As abelhas forrafeadoras enfrentam os perigos do mundo externo para buscar comida. As sentinelas protegem a entrada da colmeia contra os invasores. As responsáveis pelo “serviço funerário” retiram da colmeia as abelhas que morrem. As coletoras de água retornam molhadas para manter a umidade. As rebocadoras fabricam um tipo de cimento para reparos na colmeia. E as ventiladoras se colocam na entrada, abanando o cheiro da colmeia para fora, a fim de indicar a localização da colônia as abelhas desorientadas e perdidas. As abelhas escoteiras mantêm a colmeia alerta quanto as oportunidades e perigos do mundo exterior. A variedade e especialização das abelhas-operárias parecem intermináveis.

No reino animal, ainda, as formigas têm um sistema de organização social semelhante. Cada tipo de formiga tem uma função especial no formigueiro, e tudo funciona da melhor forma possível, numa sincronia de fazer inveja aos melhores lideres e administradores. Tanto que o sábio Salomão aconselhou os preguiçosos a mirarem o seu exemplo: “Vai ter com a formiga, ó preguiçoso, considera os seus caminhos e sê sábio”(Pv 6.6).
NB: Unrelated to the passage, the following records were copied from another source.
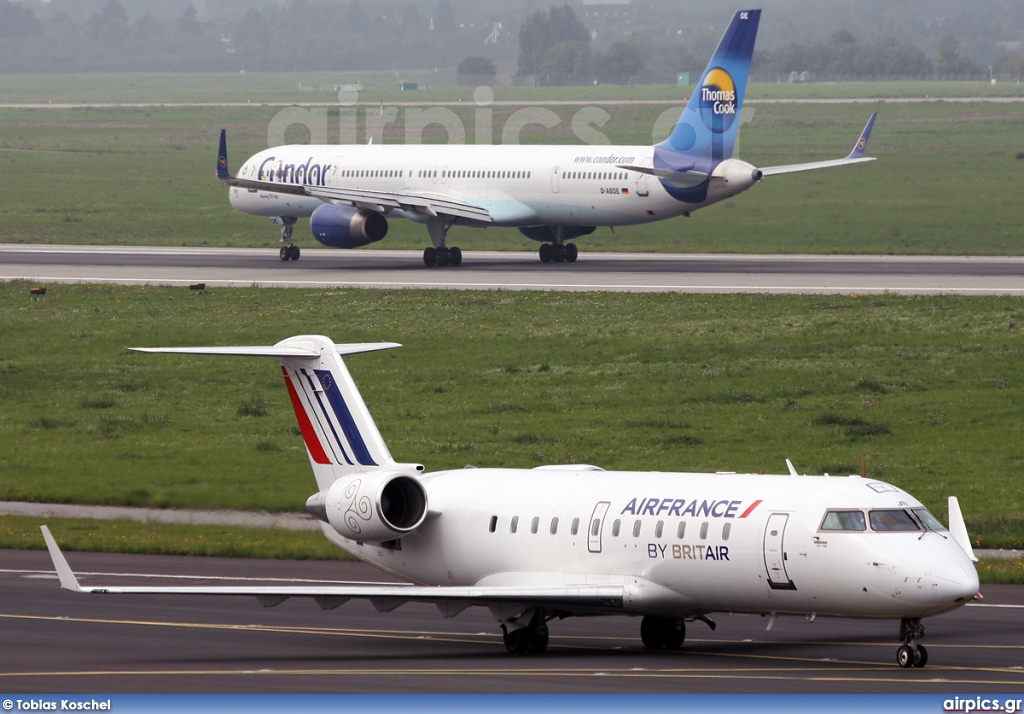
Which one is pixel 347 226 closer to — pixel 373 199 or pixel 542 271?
pixel 373 199

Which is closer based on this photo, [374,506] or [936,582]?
[936,582]

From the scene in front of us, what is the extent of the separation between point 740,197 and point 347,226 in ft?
86.1

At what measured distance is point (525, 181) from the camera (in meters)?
81.5

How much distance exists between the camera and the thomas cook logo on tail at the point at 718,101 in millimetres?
76375

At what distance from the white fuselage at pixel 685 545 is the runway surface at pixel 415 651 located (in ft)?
3.63

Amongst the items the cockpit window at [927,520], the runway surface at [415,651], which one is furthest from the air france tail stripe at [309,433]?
the cockpit window at [927,520]

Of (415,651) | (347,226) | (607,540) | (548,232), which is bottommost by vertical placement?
(415,651)

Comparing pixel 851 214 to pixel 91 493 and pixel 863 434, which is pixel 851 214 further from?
pixel 91 493

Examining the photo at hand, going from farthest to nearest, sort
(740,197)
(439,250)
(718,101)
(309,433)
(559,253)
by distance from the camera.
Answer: (740,197), (559,253), (439,250), (718,101), (309,433)

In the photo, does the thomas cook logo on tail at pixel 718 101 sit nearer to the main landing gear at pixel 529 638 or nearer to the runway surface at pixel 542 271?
the runway surface at pixel 542 271

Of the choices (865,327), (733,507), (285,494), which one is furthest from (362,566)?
(865,327)

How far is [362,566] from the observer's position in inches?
1471

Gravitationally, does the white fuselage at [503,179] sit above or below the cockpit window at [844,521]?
above

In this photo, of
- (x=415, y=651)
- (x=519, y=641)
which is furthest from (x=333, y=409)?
(x=519, y=641)
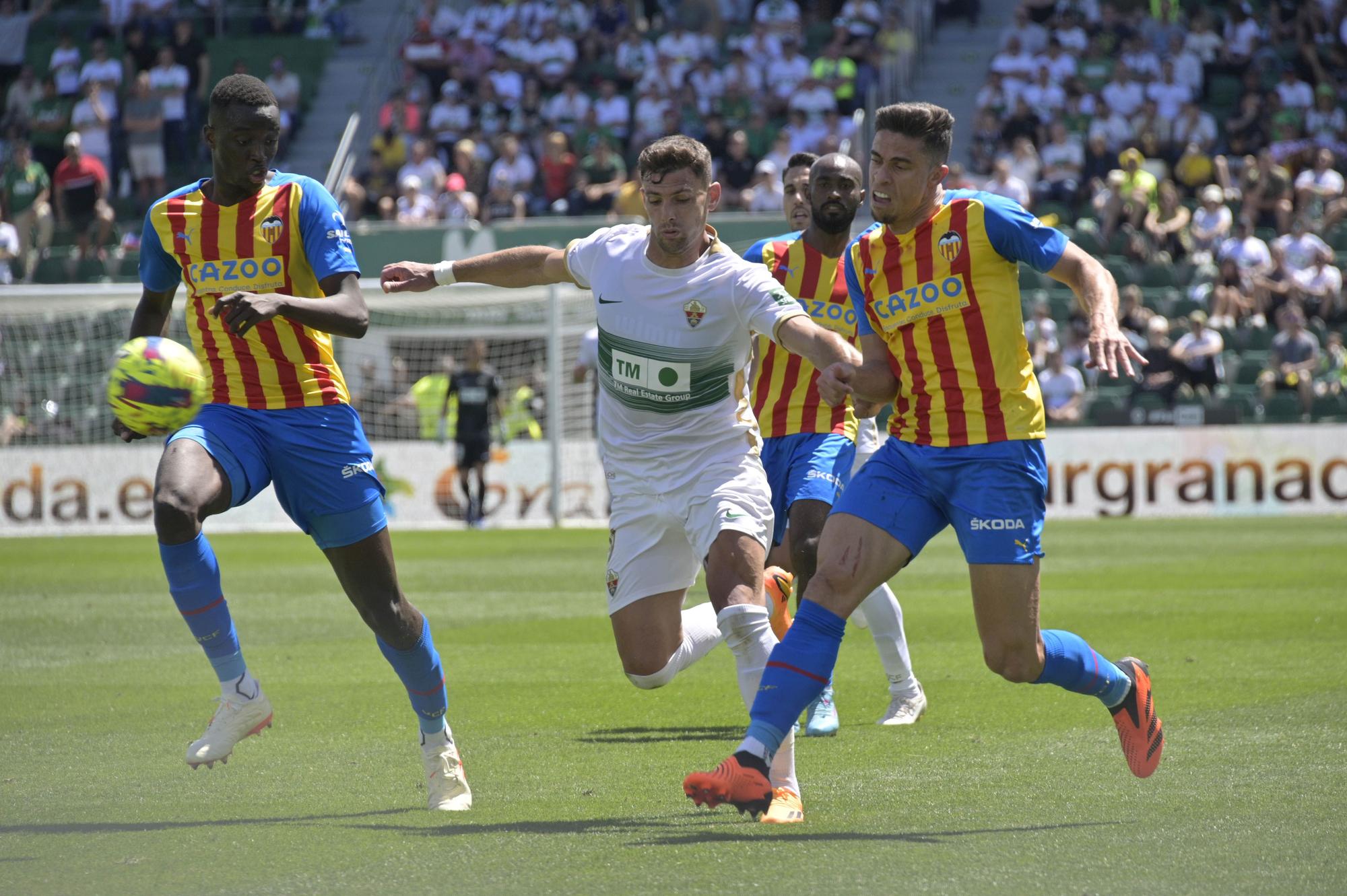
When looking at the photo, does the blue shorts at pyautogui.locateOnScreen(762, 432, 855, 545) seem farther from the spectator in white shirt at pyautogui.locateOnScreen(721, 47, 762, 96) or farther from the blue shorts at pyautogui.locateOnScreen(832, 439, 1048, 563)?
the spectator in white shirt at pyautogui.locateOnScreen(721, 47, 762, 96)

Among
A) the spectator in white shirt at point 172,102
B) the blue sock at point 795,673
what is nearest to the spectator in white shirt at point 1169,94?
the spectator in white shirt at point 172,102

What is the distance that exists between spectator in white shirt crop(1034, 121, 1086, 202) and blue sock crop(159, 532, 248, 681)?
19232 millimetres

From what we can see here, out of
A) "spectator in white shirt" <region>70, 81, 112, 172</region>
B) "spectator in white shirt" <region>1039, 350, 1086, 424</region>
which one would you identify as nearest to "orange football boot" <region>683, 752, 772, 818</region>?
"spectator in white shirt" <region>1039, 350, 1086, 424</region>

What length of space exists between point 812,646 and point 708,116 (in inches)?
803

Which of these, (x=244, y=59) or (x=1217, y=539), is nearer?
(x=1217, y=539)

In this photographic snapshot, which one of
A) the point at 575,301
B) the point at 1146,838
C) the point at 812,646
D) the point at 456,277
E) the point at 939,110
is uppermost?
the point at 939,110

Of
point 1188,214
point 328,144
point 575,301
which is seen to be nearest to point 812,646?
point 575,301

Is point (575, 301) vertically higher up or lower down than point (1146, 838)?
lower down

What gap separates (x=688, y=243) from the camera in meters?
5.75

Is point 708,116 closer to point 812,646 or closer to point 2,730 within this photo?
point 2,730

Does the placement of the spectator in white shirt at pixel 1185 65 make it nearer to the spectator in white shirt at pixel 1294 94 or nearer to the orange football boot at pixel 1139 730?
the spectator in white shirt at pixel 1294 94

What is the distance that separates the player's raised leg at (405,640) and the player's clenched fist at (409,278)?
2.97ft

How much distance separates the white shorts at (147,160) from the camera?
26.1m

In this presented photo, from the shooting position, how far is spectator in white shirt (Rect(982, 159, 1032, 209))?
2250cm
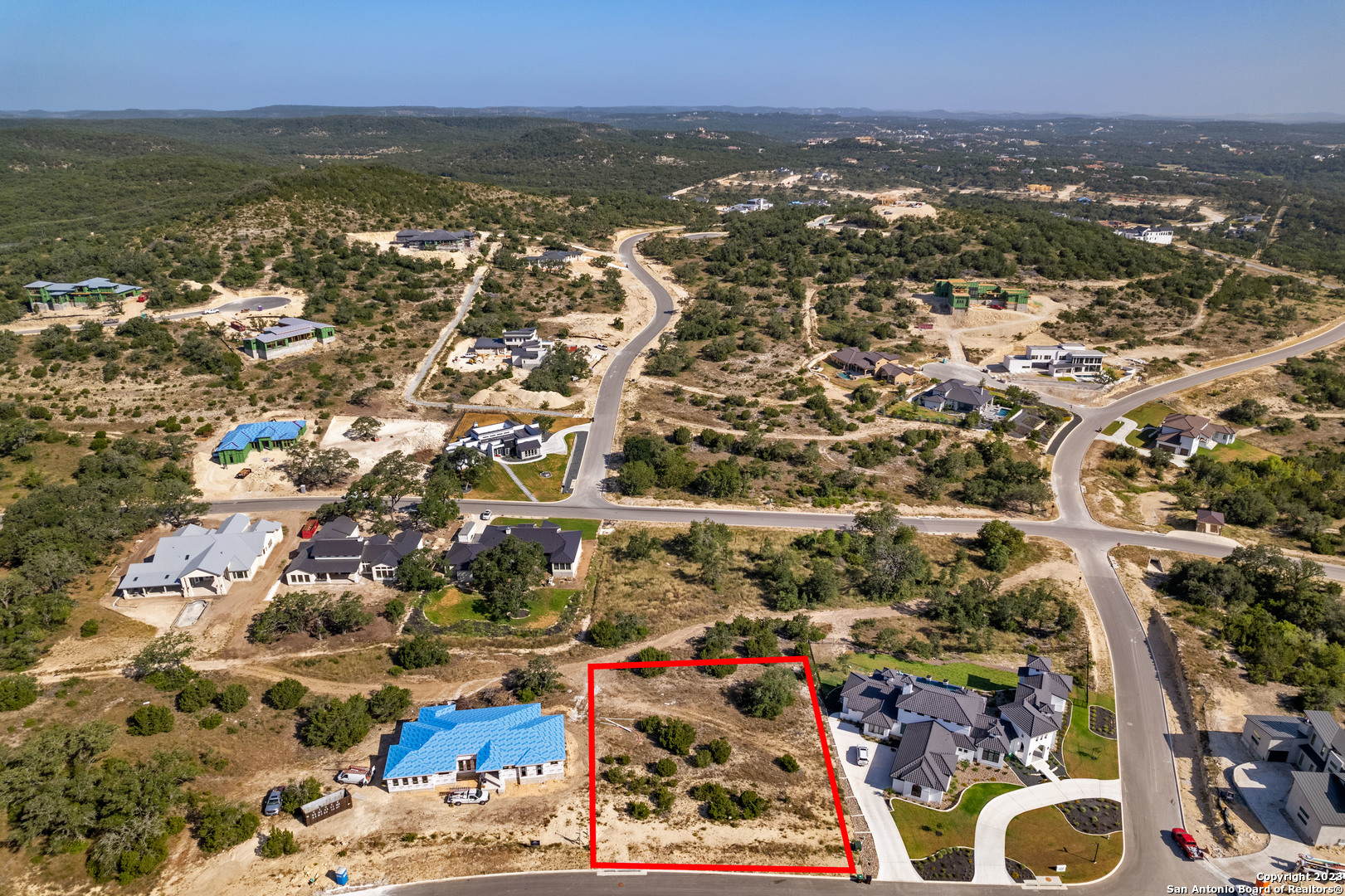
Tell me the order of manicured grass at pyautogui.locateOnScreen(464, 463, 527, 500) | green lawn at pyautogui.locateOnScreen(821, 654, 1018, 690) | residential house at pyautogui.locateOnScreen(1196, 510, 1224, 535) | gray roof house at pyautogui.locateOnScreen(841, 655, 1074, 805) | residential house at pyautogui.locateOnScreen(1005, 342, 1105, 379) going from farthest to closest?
residential house at pyautogui.locateOnScreen(1005, 342, 1105, 379) → manicured grass at pyautogui.locateOnScreen(464, 463, 527, 500) → residential house at pyautogui.locateOnScreen(1196, 510, 1224, 535) → green lawn at pyautogui.locateOnScreen(821, 654, 1018, 690) → gray roof house at pyautogui.locateOnScreen(841, 655, 1074, 805)

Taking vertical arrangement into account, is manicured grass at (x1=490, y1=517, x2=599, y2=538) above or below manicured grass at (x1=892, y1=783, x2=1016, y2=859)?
above

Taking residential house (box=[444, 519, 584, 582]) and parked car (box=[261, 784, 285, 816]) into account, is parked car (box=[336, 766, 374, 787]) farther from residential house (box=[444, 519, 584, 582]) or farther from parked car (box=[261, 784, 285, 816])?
residential house (box=[444, 519, 584, 582])

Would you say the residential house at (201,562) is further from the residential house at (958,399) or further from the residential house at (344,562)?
the residential house at (958,399)

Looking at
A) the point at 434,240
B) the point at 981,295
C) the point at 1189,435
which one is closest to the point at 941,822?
the point at 1189,435

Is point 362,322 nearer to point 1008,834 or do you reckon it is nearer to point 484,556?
point 484,556

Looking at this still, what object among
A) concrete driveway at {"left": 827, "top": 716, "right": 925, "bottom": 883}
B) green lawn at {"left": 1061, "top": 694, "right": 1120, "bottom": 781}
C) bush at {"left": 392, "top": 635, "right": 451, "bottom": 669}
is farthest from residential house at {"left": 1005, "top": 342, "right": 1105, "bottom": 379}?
bush at {"left": 392, "top": 635, "right": 451, "bottom": 669}

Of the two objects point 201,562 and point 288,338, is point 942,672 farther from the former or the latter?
point 288,338
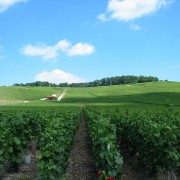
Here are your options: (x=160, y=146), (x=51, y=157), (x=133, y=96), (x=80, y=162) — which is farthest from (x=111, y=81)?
(x=51, y=157)

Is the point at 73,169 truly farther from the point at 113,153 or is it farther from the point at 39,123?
the point at 39,123

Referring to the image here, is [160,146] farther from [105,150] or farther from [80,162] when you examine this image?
[80,162]

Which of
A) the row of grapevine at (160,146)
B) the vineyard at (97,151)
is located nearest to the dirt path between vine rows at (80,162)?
the vineyard at (97,151)

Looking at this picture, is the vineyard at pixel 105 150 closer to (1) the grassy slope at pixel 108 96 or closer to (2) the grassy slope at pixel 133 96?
(2) the grassy slope at pixel 133 96

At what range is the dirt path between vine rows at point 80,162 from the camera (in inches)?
673

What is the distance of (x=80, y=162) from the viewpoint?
1956 cm

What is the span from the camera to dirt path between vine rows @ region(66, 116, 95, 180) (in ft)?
56.1

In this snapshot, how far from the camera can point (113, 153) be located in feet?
44.5

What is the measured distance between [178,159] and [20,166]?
713 centimetres

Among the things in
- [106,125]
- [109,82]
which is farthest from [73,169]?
[109,82]

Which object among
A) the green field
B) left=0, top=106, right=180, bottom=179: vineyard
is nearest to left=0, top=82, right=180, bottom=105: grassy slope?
the green field

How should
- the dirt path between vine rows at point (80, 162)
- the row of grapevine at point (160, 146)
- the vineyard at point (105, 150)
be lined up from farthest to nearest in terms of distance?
1. the dirt path between vine rows at point (80, 162)
2. the row of grapevine at point (160, 146)
3. the vineyard at point (105, 150)

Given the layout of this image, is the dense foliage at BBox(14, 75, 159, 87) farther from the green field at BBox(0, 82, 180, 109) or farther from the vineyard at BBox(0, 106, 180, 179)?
the vineyard at BBox(0, 106, 180, 179)

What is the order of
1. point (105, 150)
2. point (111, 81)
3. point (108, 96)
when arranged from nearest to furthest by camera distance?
point (105, 150) → point (108, 96) → point (111, 81)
Deus nos legou esses exemplos marcantes no reino animal acerca do que significa estar no lugar certo e na função certa, dos quais podemos tirar preciosas lições. Guardadas as devidas proporções, no reino de Deus, o Senhor concedeu dons e talentos especiais a todos na sua Igreja, cada um individualmente conforme lhe aprouve. Ninguém foi chamado para ficar simplesmente “esquentando o banco”.

A diferença essencial entre o que ocorre nos grupos sociais de abelhas e formigas em comparação com a Igreja, o corpo de Cristo, é que tais animais fazem tudo por instinto, mas na Igreja cada membro tem de aprender e desenvolver a sua função. Está tudo no “DNA corporativo” da Igreja, cada membro do corpo tem essa “mensagem” interior gravada em seu ser, mas precisa descobrir e aprender como utilizar seus dons e talentos.

Cada crente (do aparentemente menor ao supostamente maior) pode e deve fazer alguma coisa, pois no corpo de Cristo cada membro tem uma função definida, cuja operacionalidade é essencial ao seu bom funcionamento. Cada membro, igualmente, dependente dos outros membros. (1Co 12. 12-27)

Mas há os que parecem estar na posição errada, para a qual não foram preparados, como olhos lutando desesperadamente para desempenharem as funções do ouvido. Ou se preferir, trocando os pé pelas mãos.

Há também aqueles que, por falta de oportunidade, não desenvolvem seus talentos. E há outros que desenvolvem talentos inúteis para a Igreja: em vez de pregarem, fazem mexericos; em vez de consolarem, machucam; em vez de orarem, murmuram.

Encontrar a pessoa certa para a posição certa é um dos maiores desafios da Igreja, principalmente quando a vemos como um organismo, com cada membro ou órgão desempenhando sua função de acordo com seu talento específico.

O preço é alto e o desafio é de cada um. Quem é suficiente para essas coisas?

Afinal, você sabe qual seu lugar na Igreja?!